API returns 'no-external-page' for existing pages with titles that look like a domain name (e.g. "ubermorgen.com" or "delocator.net")
Open, Needs TriagePublic

Description

This happens when manually trying to link from a Wikibase item to a wiki page:

  1. click 'edit' on a site link
  2. enter site, in my case 'en'
  3. on 'page', enter for example 'delocator.net'
  4. the suggester shows the existing page on the wiki, with its correct title "Delocator.net"
  5. click on the suggested title
  6. click 'save'
  7. reply from wiki api: "The specified article could not be found on the corresponding site."

POST request log:

REQUEST:

POST https://catalog.rhizome.org/api.php
Host: catalog.rhizome.org
User-Agent: Mozilla/5.0 (X11; Ubuntu; Linux x86_64; rv:35.0) Gecko/20100101 Firefox/35.0
Accept: application/json, text/javascript, */*; q=0.01
Accept-Language: en-US,en;q=0.5
Accept-Encoding: gzip, deflate
Content-Type: application/x-www-form-urlencoded; charset=UTF-8
X-Requested-With: XMLHttpRequest
Referer: https://catalog.rhizome.org/w/Item:Q1209
Content-Length: 173
Cookie: __qca=P0-1263044144-1401371737783; _ga=GA1.2.305842596.1401371738; wikiUserID=1; wikiUserName=Dragan+Espenschied; wikiToken=1591938d54cc4b3ee6b584497e728e81; __gads=ID=1f58b5fe4b3cb56e:T=1423877704:S=ALNI_MaRjXz_nRNjCTj8XrWrQ-OLelSUJA; wiki_session=98p2gd8b7i2ec49vmluga91qj3
Connection: keep-alive
Pragma: no-cache
Cache-Control: no-cache

action=wbsetsitelink&format=json&id=Q1209&linksite=RhizomeCatalog&linktitle=Delocator%2Enet&baserevid=8660&badges=&bot=1&token=6e052b1011b386bd7e6517a3c1fc0cb054f612af%2B%5C

RESPONSE (only body):

{
    "error" : {
        "code" : "no-external-page",
        "info" : "The external client site 'RhizomeCatalog' did not provide page information for page 'Delocator.net'."
    },
    "messages" : {
        "*" : "See https://catalog.rhizome.org/api.php for API usage"
    }
}

This happens with any wiki page with a title that looks like a domain name, for example ubermorgen.com, rhizome.org, and so forth. It is no problem to create such wiki pages or label items with such a scheme.

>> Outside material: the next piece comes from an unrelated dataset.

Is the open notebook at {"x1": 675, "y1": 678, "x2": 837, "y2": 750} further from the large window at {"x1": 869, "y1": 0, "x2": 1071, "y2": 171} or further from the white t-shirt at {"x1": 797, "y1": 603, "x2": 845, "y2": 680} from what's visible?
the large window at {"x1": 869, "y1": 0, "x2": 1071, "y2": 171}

Pywikibot is also affected, when trying to automatically set site links.

despens created this task.Mar 3 2015, 8:14 PM
despens updated the task description. (Show Details)
despens raised the priority of this task from to Needs Triage.
despens added a subscriber: despens.
Restricted Application added a subscriber: Aklapper. · View Herald TranscriptMar 3 2015, 8:14 PM

BTW, the proof that 'Delocator.net' exists as a wiki page:

GET REQUEST:

https://catalog.rhizome.org/api.php?action=query&prop=info&redirects=true&converttitles=true&titles=Delocator.net

RESPONSE:

{
    "warnings": {
        "main": {
            "*": "Unrecognized parameter: '*'"
        },
        "query": {
            "*": "Formatting of continuation data will be changing soon. To continue using the current formatting, use the 'rawcontinue' parameter. To begin using the new format, pass an empty string for 'continue' in the initial query."
        }
    },
    "query": {
        "pages": {
            "5558": {
                "pageid": 5558,
                "ns": 0,
                "title": "Delocator.net",
                "contentmodel": "wikitext",
                "pagelanguage": "en",
                "touched": "2015-03-03T19:54:33Z",
                "lastrevid": 8675,
                "length": 13,
                "new": ""
            }
        }
    }
}
XZise set Security to None.
Restricted Application added a subscriber: Unknown Object (MLST). · View Herald TranscriptMar 3 2015, 11:43 PM
despens added a comment.EditedMar 3 2015, 11:54 PM

Apparently, normalizePageName in MediaWikiSite doesn't follow redirects. MediaWikiSite writes this error log:

2015-03-03 23:42:47 catalog wiki: call to <//catalog.rhizome.org/api.php?action=query&prop=info&redirects=1&converttitles=1&format=json&titles=Delocator.net> returned bad json: <html>
<head>
<title>Security redirect</title>
</head>
<body>
<h1>Security redirect</h1>
<p>
We can't serve non-HTML content from the URL you have requested, because
Internet Explorer would interpret it as an incorrect and potentially dangerous
content type.</p>
<p>Instead, please use <a href="https://catalog.rhizome.org/api.php?action=query&amp;prop=info&amp;redirects=1&amp;converttitles=1&amp;format=json&amp;titles=Delocator.net&amp;*">this URL</a>, which is the same as the
URL you have requested, except that "&amp;*" is appended. This prevents Internet
Explorer from seeing a bogus file extension.
</p>
</body>
</html>

When appending &amp;* to the original API request in includes/site/MediaWikiSite.php:136, like this:

$url = wfAppendQuery( $this->getFileUrl( 'api.php' ), $args ). '&amp;*';

the request works and normalizePageName returns a valid page name.